▶ _EXERCISE REQUIREMENTS_
Only the lines from the one containing "body_size: 275" to the end of the records should be given again, word for word and in full.

━━━━━ MATERIAL PROVIDED

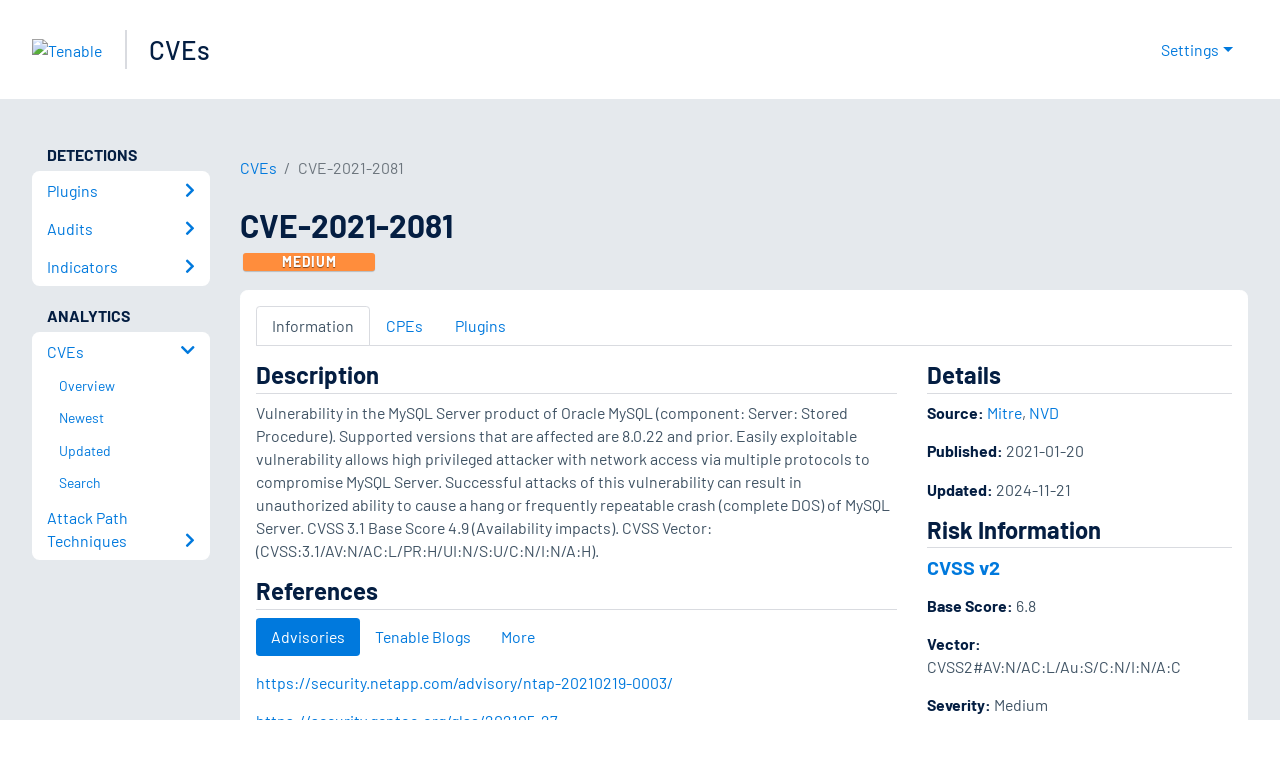

--- FILE ---
content_type: application/x-javascript; charset=UTF-8
request_url: https://trackingapi.trendemon.com/api/Identity/me?accountId=2110&DomainCookie=17690230327239256&fingerPrint=cd6156e959afb7f71e12407d11bda856&callback=jsonp800031&vid=
body_size: 275
content:
jsonp800031({"VisitorUid":"-3307654325302821565","VisitorInternalId":"2110:17690230327239256"})

--- FILE ---
content_type: application/x-javascript; charset=UTF-8
request_url: https://trackingapi.trendemon.com/api/experience/personal?AccountId=2110&ClientUrl=https%3A%2F%2Fwww.tenable.com%2Fcve%2FCVE-2021-2081&MarketingAutomationCookie=&ExcludeUnitsJson=%5B%5D&streamId=&callback=jsonp433154&vid=2110:17690230327239256
body_size: -66
content:
jsonp433154([])

--- FILE ---
content_type: application/x-javascript; charset=UTF-8
request_url: https://trackingapi.trendemon.com/api/experience/personal-stream?AccountId=2110&ClientUrl=https%3A%2F%2Fwww.tenable.com%2Fcve%2FCVE-2021-2081&MarketingAutomationCookie=&ExcludedStreamsJson=%5B%5D&callback=jsonp138269&vid=2110:17690230327239256
body_size: -64
content:
jsonp138269(null)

━━━━━━━━━━

▶ _SOLUTION TO THIS TASK_
body_size: 275
content:
jsonp800031({"VisitorUid":"-3307654325302821565","VisitorInternalId":"2110:17690230327239256"})

--- FILE ---
content_type: application/x-javascript; charset=UTF-8
request_url: https://trackingapi.trendemon.com/api/experience/personal?AccountId=2110&ClientUrl=https%3A%2F%2Fwww.tenable.com%2Fcve%2FCVE-2021-2081&MarketingAutomationCookie=&ExcludeUnitsJson=%5B%5D&streamId=&callback=jsonp433154&vid=2110:17690230327239256
body_size: -66
content:
jsonp433154([])

--- FILE ---
content_type: application/x-javascript; charset=UTF-8
request_url: https://trackingapi.trendemon.com/api/experience/personal-stream?AccountId=2110&ClientUrl=https%3A%2F%2Fwww.tenable.com%2Fcve%2FCVE-2021-2081&MarketingAutomationCookie=&ExcludedStreamsJson=%5B%5D&callback=jsonp138269&vid=2110:17690230327239256
body_size: -64
content:
jsonp138269(null)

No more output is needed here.